Iron ore fines (Fe 61%) spot prices declined by $2.25/dmt d-o-d to $101.1/dmt CFR China on 4 June 2026 against 3 June.

Market sentiment remained weak as elevated coke prices continued squeezing steel mill margins, limiting raw material procurement. Meanwhile, miners accelerated cargo shipments ahead of the Australian financial year-end, while traders actively offloaded inventories in a declining market, adding pressure on prices.

The downturn also reflected weakening steel demand expectations in China. As per reports, steel consumption remained subdued as the country gradually entered the traditional construction off-season, slowing procurement from the real estate and infrastructure sectors and weakening buying interest for iron ore.

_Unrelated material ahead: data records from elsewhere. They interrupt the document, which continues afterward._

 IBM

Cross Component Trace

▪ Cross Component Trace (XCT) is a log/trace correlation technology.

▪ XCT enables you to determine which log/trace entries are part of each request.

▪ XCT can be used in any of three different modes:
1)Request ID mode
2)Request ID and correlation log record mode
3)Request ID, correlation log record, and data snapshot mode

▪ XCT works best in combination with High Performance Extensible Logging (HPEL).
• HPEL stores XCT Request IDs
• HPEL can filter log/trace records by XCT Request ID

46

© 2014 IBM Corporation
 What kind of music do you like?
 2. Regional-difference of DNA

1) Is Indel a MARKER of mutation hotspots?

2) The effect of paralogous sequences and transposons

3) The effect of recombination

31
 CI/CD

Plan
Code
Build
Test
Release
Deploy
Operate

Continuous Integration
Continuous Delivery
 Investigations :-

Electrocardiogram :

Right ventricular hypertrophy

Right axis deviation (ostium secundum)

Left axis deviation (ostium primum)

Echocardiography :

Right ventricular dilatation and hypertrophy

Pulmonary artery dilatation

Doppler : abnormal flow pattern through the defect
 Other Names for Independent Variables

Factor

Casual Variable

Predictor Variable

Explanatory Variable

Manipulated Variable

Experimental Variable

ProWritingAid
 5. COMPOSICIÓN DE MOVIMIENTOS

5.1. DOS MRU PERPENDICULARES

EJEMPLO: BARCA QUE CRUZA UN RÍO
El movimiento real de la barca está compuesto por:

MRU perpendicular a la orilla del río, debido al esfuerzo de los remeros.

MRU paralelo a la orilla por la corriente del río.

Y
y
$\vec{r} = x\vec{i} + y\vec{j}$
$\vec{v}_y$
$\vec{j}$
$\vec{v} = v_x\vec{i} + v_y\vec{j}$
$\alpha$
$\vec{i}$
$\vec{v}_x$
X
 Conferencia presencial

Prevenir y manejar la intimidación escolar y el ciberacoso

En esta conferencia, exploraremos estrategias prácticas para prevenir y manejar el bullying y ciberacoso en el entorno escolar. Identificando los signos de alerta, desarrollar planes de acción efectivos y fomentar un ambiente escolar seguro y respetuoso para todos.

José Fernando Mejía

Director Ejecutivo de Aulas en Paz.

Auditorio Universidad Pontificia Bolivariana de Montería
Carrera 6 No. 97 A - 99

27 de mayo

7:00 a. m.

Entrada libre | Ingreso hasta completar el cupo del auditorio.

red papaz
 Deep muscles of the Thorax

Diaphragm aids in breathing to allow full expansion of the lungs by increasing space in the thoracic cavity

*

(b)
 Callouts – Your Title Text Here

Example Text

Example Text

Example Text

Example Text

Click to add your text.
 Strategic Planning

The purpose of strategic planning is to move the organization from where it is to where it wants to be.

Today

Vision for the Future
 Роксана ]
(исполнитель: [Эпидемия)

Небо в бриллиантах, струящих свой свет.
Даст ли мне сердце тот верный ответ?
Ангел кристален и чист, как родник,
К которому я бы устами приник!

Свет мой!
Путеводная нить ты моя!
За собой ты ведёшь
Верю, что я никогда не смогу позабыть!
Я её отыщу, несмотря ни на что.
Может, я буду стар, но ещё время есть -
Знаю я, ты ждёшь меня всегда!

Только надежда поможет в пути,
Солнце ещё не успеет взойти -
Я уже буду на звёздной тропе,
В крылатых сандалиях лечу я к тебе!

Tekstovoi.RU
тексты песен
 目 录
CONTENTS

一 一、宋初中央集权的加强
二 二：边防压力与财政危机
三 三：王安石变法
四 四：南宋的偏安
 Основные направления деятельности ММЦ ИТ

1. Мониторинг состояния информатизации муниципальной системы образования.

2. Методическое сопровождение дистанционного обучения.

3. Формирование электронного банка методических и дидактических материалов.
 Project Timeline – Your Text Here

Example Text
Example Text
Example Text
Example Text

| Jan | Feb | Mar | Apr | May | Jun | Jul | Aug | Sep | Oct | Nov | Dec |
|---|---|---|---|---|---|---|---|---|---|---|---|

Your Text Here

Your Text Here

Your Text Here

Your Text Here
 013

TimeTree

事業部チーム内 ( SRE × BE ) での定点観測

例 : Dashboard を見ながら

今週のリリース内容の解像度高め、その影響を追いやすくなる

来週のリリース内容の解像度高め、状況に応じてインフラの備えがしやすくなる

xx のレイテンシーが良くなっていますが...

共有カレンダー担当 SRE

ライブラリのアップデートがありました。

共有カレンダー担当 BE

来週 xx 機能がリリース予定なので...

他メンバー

Additional pressure came from expectations of higher iron ore supply. Rising exports from Guinea’s Simandou project, where shipments increased sharply in May, nearly six months after the first cargoes were shipped to China. The project is expected to become a major new source of high-grade iron ore, reinforcing concerns over a looser global supply-demand balance in the coming months.

DCE iron ore futures: Iron ore futures on the Dalian Commodity Exchange (DCE) for the September 2026 contract dipped by RMB 10/t ($1.5/t) d-o-d to RMB 763.5/t ($112/t) on 5 June.